Professor Nazira Karodia, Interim Head, Faculty of Science & Engineering
Valentine’s Day is almost upon us again. It is no coincidence that we are at the beginning of the new Spring; the sap flows, the leaf buds are ready to burst forth and the first flowers of new season are with us.
It is the season when the young and the not-so young folk go courting and 'love is in the air'. We are very much animals of the season. However, that which sets the sap pulsing and that which courses through our blood are chemicals hence this exploration of the chemistry love and affection in the season of Valentine.
Secretly, and not so secretly, we seek out that which will enhance our attractiveness, our sense of happiness, that which will banish our natural shyness, that which will make possible the hope of finding a mate. Of course for this purpose you may have your hair rearranged, pay attention to your attire or acquire a sporty car (preferably red); of interest to us is what chemicals you are likely to harness for the 'mating' project. For this we have to mine our 'happy' chemicals.
The supermarkets are flowing with Valentine’s Day chocolates. Chocolate is comfort food through winter; so why offer it again in the new season? Chocolate carries an amalgam of different chemicals, primarily the stimulant theobromine (C7H8N4O2) (theo = god, i.e. the elixir of the gods), which has a very similar chemical structure to caffeine, and other compounds which affect our biology.
Few of us who have savoured a piece of dark, sumptuous chocolate will not concede to its magical properly of making us feel happy; eating chocolates is pleasurable! So what is it in chocolate that is mood altering towards a feeling of pleasure and possibly love?
Chocolates increase our serotonin, the compound that dispels feelings of loneliness and boosts our sense of value and well being. Women tend to be more sensitive to chocolate (perhaps a myth?) - in fact, women have higher levels of serotonin and are therefore likely to gain a 'mood' enhancement from the serotonin in chocolate.
Chocolate provides us with phenylethylamine (C8H11N) which increases the workings of dopamine (C8H11NO2) to produce feelings of euphoria and pleasure; hence the 'aphrodisiac' property of chocolate! Phenylethylamine also enhances the endorphins - our pleasure chemical.
Remember all these 'love' compounds are already present in our bodies. A hug or kiss will boost their effectiveness, but chocolates help. And there are other 'love' chemicals not associated with chocolates: adrenelin is the 'excitement' chemical; a loving intimacy enhances our oxytocin, another 'pleasure' compound; and cologne or perfume carry pheromones, the scent of love.
Enjoy the Spring of 2016 and dream of love.
|---|
_Action item_
Copy out everything in the piece on the chemistry of love from "Professor Nazira Karodia, Interim" down to "are with us.", and switch each "sap" to "resin".

_Stored data_
|---|
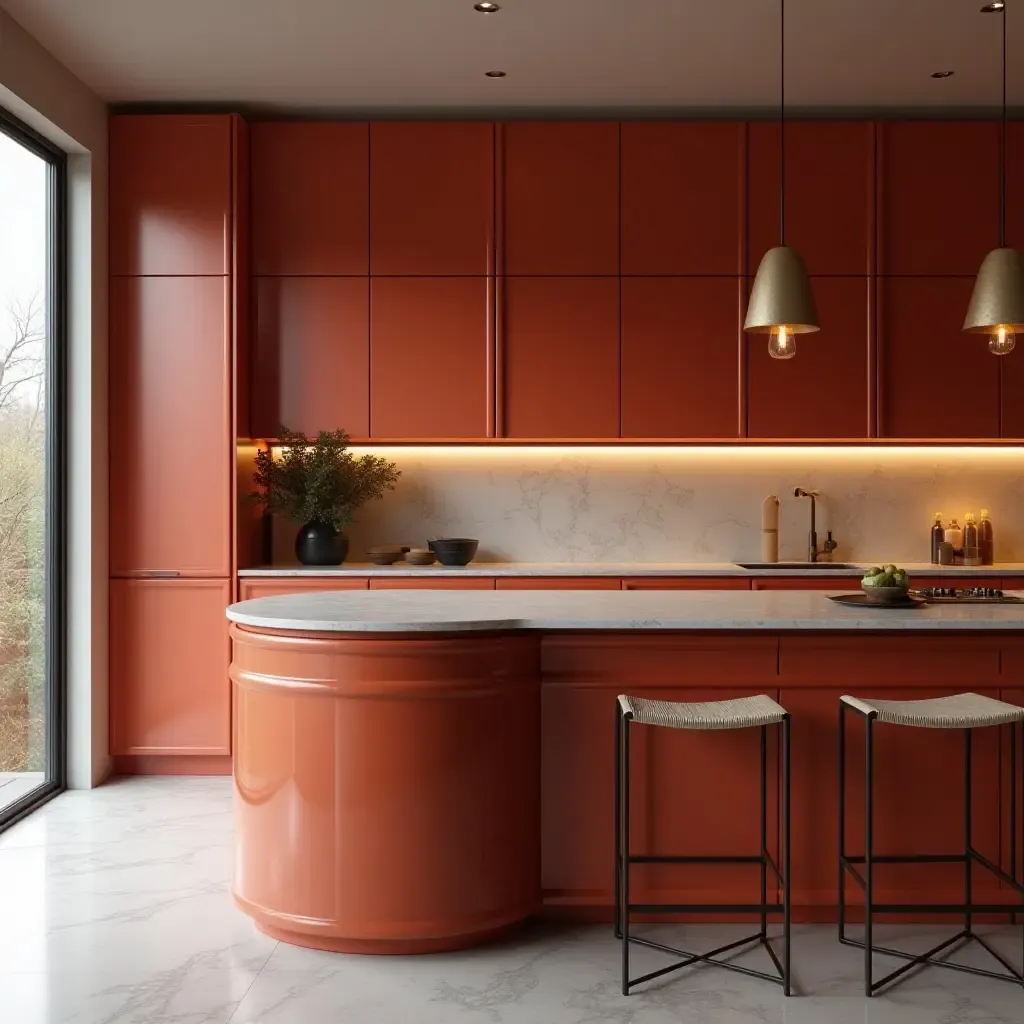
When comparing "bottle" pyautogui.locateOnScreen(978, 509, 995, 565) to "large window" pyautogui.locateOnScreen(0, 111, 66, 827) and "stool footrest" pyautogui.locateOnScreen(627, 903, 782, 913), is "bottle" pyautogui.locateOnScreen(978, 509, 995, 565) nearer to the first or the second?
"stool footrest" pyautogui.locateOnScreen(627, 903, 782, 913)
|---|
_Solution to this task_
Professor Nazira Karodia, Interim Head, Faculty of Science & Engineering
Valentine’s Day is almost upon us again. It is no coincidence that we are at the beginning of the new Spring; the resin flows, the leaf buds are ready to burst forth and the first flowers of new season are with us.